Recall ad \colon \mathfrak{g} \to \mathfrak{gl}(\mathfrak{g}) takes X \mapsto [X, -] = ad_X.  Now for every Z \in \mathfrak{g},

[ad_X, ad_Y](Z) = ad_X(ad_Y(Z)) - ad_Y(ad_X(Z))

= [X,[Y,Z]] - [Y,[X,Z]]

Also, ad_{[X,Y]}(Z) = [[X,Y],Z].  It follows ad_{[X,Y]} = [ad_X,ad_Y] iff

[[X,Y], Z] = [X,[Y,Z] - [Y,[X,Z]]

[X,[Y,Z] + [Y,-[X,Z]] + [Z,[X,Y]] = 0

[X,[Y,Z]] + [Y,[Z,X]] + [Z,[X,Y]] = 0

So the Jacobi identity is equivalent to the adjoint representation being a homomorphism of lie algebras.

Some results: (thm 2.40; Ado) Every finite dimensional lie algebra is isomorphic to a subalgebra of \mathfrak{gl}(n,\mathbb{R}) for some n (similar result for \mathbb{C}).

Given a basis for a lie algebra \{X_i\} you can determine the structure of the lie bracket by the structure constants [X_i, X_j] = \sum_k X^{ij}_k.

A real lie algebra \mathfrak{g} can be complexfied and the lie bracket extends uniquely \mathfrak{g}_\mathbb{C} = \mathfrak{g}\otimes \mathbb{C}.

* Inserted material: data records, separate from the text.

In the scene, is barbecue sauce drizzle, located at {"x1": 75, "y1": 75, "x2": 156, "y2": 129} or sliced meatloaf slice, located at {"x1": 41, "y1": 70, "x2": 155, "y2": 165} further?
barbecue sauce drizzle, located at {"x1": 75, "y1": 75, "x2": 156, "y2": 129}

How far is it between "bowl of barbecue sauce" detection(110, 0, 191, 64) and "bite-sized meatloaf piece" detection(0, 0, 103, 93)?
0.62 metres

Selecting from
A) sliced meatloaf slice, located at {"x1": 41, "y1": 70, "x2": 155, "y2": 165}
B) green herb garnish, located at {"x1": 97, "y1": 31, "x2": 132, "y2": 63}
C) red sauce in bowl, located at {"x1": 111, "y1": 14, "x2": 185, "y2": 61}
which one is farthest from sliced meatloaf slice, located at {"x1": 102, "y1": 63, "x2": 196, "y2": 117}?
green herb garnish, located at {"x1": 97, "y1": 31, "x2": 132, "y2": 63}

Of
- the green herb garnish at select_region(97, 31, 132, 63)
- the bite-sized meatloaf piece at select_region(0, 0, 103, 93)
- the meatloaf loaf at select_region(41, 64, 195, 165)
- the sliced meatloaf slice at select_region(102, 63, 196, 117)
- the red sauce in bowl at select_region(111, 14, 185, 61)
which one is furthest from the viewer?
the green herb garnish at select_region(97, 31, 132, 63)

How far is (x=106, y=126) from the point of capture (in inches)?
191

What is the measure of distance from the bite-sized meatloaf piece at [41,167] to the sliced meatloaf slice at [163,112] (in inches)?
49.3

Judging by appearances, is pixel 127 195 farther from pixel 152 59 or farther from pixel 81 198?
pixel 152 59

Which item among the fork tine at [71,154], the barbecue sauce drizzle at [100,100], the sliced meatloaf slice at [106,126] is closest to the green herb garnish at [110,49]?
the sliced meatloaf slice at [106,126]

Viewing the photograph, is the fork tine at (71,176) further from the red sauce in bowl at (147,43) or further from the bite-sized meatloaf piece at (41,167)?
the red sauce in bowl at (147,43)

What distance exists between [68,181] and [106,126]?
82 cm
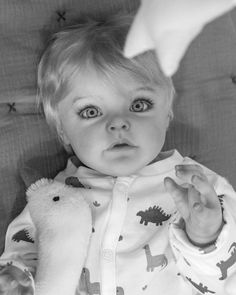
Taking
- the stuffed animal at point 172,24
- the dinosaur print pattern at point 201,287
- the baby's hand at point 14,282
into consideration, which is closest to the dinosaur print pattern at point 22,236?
the baby's hand at point 14,282

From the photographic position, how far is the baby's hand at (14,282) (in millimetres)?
854

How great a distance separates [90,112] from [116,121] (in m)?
0.08

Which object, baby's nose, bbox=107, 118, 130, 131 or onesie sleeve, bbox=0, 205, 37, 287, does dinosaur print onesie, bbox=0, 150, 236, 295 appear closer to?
onesie sleeve, bbox=0, 205, 37, 287

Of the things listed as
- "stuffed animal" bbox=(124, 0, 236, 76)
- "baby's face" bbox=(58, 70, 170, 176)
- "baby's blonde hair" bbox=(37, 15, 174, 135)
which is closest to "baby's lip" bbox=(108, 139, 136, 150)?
"baby's face" bbox=(58, 70, 170, 176)

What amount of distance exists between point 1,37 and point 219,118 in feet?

Some of the material in Appendix C was covered.  Let G be a smooth manifold with a group structure.  The tangent space at a point p \in G is

T_pG = \{X \colon C^\infty(G) \to \mathbb{R}| X(fg) = f(p)X(g) + X(f)g(p) \ etc.\}

You also require a condition like if f = g in a nbd of p, then X(f) = X(g). Left multiplication L_g gives a map DL_g \colon T_pG \to T_{gp}G.  Fixing a vector v \in T_eG a left invariant vector field can be defined via X^v_g = DL_g(v).  This gives a vector space isomorphism between T_eG and the set of left invariant vector fields.  Also, there is a notion of taking the bracket of vector fields. A vector field is derivation C^\infty(G) \to C^\infty(G), hence they can be composed, so it makes sense to take X\circ Y - Y\circ X of two vector fields.

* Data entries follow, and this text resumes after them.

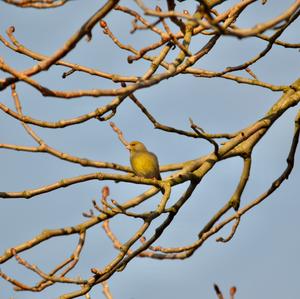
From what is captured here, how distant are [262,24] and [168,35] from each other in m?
2.02

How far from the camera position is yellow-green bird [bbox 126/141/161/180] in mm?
8844

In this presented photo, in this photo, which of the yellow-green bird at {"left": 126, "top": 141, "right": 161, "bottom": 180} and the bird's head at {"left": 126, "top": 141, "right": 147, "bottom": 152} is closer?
the yellow-green bird at {"left": 126, "top": 141, "right": 161, "bottom": 180}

In this way we can define a Lie bracket on T_eG by thinking of vectors as left invariant vector fields and taking the bracket as above.

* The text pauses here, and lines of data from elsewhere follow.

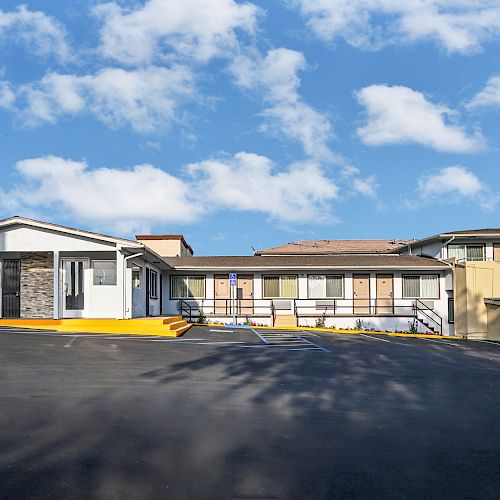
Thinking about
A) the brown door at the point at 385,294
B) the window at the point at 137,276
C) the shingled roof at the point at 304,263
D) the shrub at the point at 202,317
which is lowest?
the shrub at the point at 202,317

Alternatively, for every g \in G, there is an adjoint map Ad_g = L_g \circ R_g = R_g \circ L_g \colon G \to G.  Recall R_g(h) = hg^{-1}.  You can take the differential at the identity and get a representation Ad \colon G \to GL(T_eG).  Taking differential of this you get ad\colon T_eG \to \mathfrak{gl}(T_eG), then can define [X,Y] = ad_X(Y).

Some questions

  1. Is the description as left invariant vector fields consistent with the definition using adjoint representation
  2. What happens when you define things with right invariant vector fields
  3. What is the bracket of a left invaraint vector fields with a right invariant vector field.

The lower central series is the unbalanced one: G_n := [G_{n-1}, G]; the derived series is the symmetric one G_{n+1}= [G_n, G_n]. Nilpotent means the lower central series terminates, solvable means the derived series terminates and nilpotent implies solvable.

A lie algebra \mathfrak{g} is simple is it has no notrivial ideals; semisimple means no notrivial solvable ideals.